FOM: Chow's lemma?
cxm7 at po.cwru.edu
Mon Nov 3 11:16:38 EST 1997
Hilbert and Brouwer both thought issues like Chow's lemma were
paradigms of foundational problems. Half of Brouwer's dissertation (titled
"On the foundations of mathematics") studies basic conceptions of space,
using variations of Brouwer's proof that 1- and 2-dimensional continuous
groups are analytic. Hilbert had earlier urged such foundations for geometry
(see his 1902 essay "On the foundations of geometry"). The work made Brouwer
internationally famous and won him Hilbert's respect.

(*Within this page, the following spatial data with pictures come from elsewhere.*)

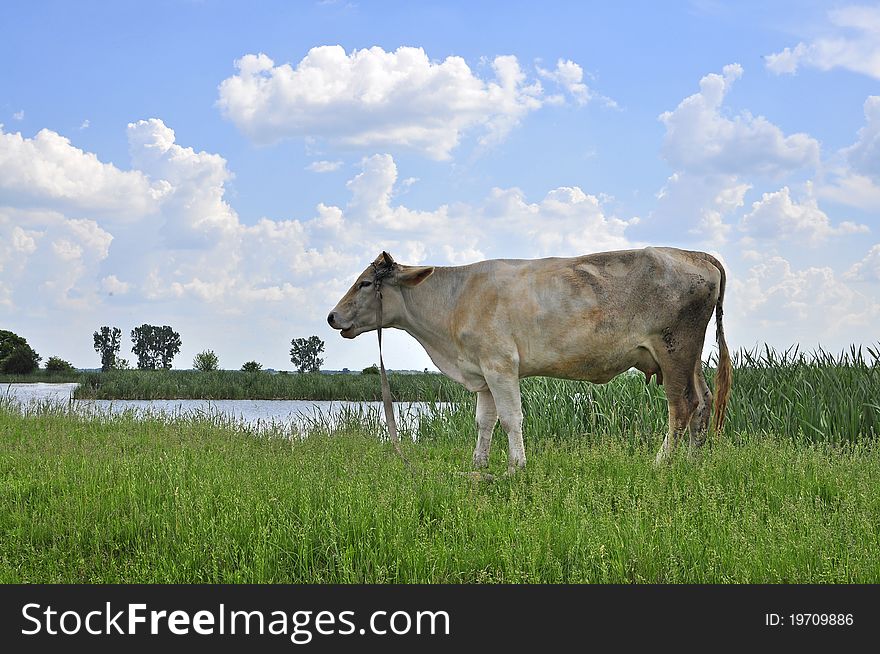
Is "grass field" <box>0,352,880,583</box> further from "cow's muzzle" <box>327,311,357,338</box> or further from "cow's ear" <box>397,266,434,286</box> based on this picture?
"cow's ear" <box>397,266,434,286</box>

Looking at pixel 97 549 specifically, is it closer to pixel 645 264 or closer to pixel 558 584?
pixel 558 584

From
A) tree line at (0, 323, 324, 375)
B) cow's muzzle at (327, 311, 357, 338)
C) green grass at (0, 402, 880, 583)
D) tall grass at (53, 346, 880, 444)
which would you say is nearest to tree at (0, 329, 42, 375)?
tree line at (0, 323, 324, 375)

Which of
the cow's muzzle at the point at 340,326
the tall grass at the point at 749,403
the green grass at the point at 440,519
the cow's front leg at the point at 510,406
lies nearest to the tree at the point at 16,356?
the tall grass at the point at 749,403

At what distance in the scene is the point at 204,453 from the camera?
386 inches

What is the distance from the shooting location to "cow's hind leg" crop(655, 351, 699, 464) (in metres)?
8.03

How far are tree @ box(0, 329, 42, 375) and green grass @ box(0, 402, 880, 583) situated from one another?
2770 cm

I assume the
comparison to Chow's lemma is obvious.
If a man on the street had asked Brouwer or Hilbert in 1907 about a
weakened Koenig's lemma, both men would have thought it an excellent
question. But they also thought that relating spatiality to function theory
was crucial foundational thinking.
This is "foundations" in Steve's sense: it is unavoidable in any
"more-or-less systematic analysis of the most basic or fundamental" facts of
geometry. It deals with concepts "low in the heirarchy" in that you run into
them as soon as you think seriously about coordinate geometry in relation to
point-line geometry. In the case of Chow's lemma: as soon as you think
seriously about curves defined by polynomials. Indeed Descartes DID run up
against it in his GEOMETRY--though he was no closer to a clear statement of
Chow's lemma than Fermat was to a clear statement of the Matjesevich result.